**Exercise brief:** Reproduce verbatim the stretch of the records from the line containing "Between (A) (9,234)" through the end of the records. Omit the pictures from your copy.

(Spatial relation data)
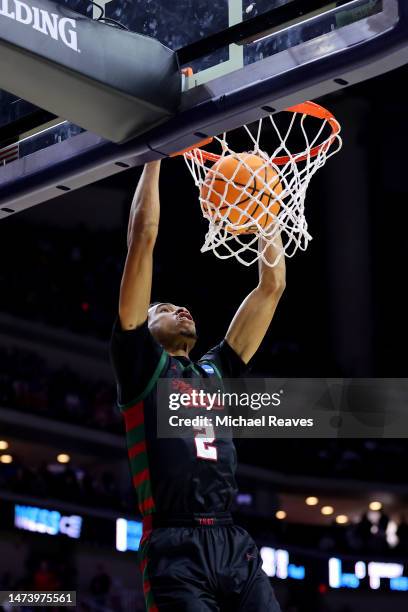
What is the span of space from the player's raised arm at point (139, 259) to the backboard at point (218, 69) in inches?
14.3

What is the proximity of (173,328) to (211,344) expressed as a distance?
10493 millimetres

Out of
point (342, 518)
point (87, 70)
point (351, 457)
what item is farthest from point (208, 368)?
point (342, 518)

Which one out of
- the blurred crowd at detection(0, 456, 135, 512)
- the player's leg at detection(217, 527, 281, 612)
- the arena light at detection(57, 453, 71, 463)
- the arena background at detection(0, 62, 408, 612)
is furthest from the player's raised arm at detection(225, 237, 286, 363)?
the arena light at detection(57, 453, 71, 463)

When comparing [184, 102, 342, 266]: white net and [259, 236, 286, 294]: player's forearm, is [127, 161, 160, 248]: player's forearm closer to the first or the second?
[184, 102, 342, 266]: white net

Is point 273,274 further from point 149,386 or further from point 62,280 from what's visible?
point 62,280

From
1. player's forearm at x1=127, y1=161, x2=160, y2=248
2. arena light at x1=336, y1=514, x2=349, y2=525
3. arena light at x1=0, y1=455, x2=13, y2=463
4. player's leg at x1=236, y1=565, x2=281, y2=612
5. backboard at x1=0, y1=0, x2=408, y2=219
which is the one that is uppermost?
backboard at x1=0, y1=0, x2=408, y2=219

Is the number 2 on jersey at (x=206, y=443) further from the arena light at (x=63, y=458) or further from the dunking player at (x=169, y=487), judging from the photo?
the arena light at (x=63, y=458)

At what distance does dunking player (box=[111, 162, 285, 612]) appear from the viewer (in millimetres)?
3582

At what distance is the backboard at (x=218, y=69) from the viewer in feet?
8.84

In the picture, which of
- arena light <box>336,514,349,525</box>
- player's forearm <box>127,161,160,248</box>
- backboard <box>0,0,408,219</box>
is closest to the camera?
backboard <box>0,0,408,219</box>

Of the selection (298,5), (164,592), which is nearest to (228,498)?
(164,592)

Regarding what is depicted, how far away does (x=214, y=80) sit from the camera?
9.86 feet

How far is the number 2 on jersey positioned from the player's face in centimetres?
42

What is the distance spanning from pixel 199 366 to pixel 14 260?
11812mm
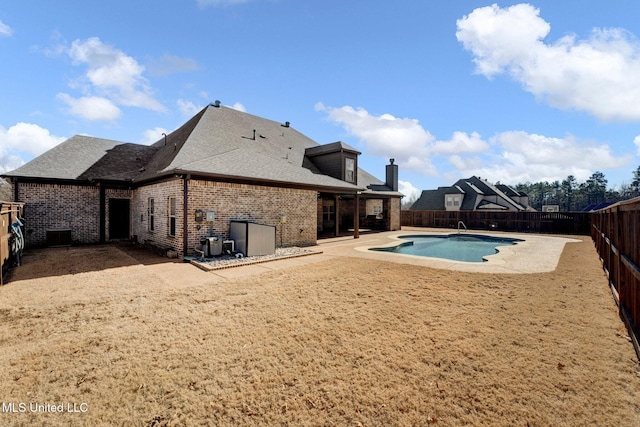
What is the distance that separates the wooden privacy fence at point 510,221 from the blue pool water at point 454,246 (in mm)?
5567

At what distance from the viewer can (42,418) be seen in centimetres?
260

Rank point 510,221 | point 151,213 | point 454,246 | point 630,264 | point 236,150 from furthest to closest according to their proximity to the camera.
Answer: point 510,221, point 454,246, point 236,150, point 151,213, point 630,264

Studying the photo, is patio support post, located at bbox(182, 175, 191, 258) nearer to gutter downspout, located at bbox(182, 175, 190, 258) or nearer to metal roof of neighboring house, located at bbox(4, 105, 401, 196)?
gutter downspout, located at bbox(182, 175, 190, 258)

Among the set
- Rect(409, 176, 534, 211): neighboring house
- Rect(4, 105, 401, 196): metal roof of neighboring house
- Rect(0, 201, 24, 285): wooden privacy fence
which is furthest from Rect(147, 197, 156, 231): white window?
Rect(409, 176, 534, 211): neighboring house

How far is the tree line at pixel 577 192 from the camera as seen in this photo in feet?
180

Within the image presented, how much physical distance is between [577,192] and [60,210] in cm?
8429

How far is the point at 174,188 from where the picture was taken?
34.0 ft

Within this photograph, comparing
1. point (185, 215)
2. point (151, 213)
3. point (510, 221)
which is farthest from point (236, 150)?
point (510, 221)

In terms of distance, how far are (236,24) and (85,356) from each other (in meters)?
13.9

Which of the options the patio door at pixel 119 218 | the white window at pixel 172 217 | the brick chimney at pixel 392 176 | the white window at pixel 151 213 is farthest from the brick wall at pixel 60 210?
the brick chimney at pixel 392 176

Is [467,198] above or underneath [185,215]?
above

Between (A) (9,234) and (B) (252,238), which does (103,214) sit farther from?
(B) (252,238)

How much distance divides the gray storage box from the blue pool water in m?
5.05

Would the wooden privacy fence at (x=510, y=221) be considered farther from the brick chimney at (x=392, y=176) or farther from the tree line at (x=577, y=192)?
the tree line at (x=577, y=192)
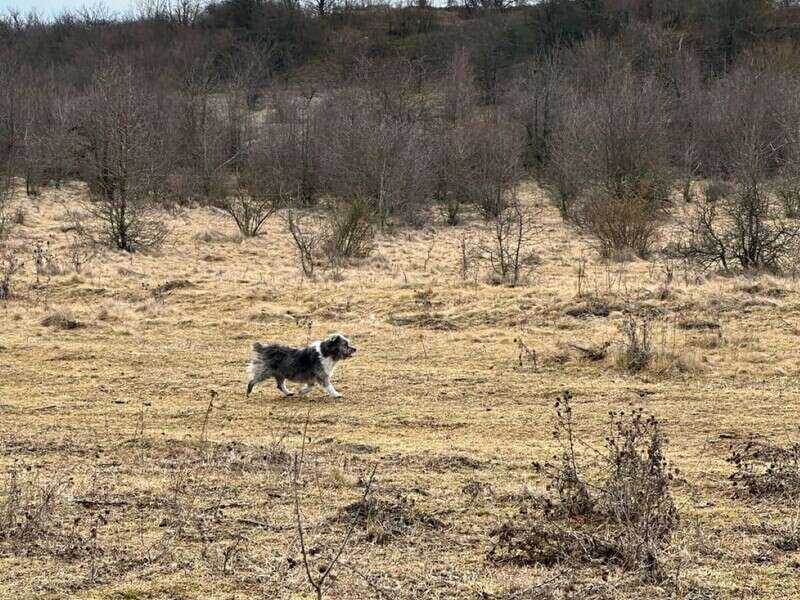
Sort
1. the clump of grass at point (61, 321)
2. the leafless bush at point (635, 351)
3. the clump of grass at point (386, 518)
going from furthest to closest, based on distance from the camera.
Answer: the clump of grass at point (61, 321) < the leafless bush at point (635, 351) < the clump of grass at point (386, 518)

**Solution for this exercise:**
Between (A) (9,234) and (B) (252,238), which does (103,214) sit farther from?
(B) (252,238)

How much distance divides the gray storage box from the blue pool water in m?
5.05

Would the wooden privacy fence at (x=510, y=221) be considered farther from the brick chimney at (x=392, y=176) or farther from the tree line at (x=577, y=192)?
the tree line at (x=577, y=192)
Sort
1. the clump of grass at point (61, 321)
2. the leafless bush at point (635, 351)
3. the clump of grass at point (386, 518)
going from furthest to closest, based on distance from the camera.
Answer: the clump of grass at point (61, 321) < the leafless bush at point (635, 351) < the clump of grass at point (386, 518)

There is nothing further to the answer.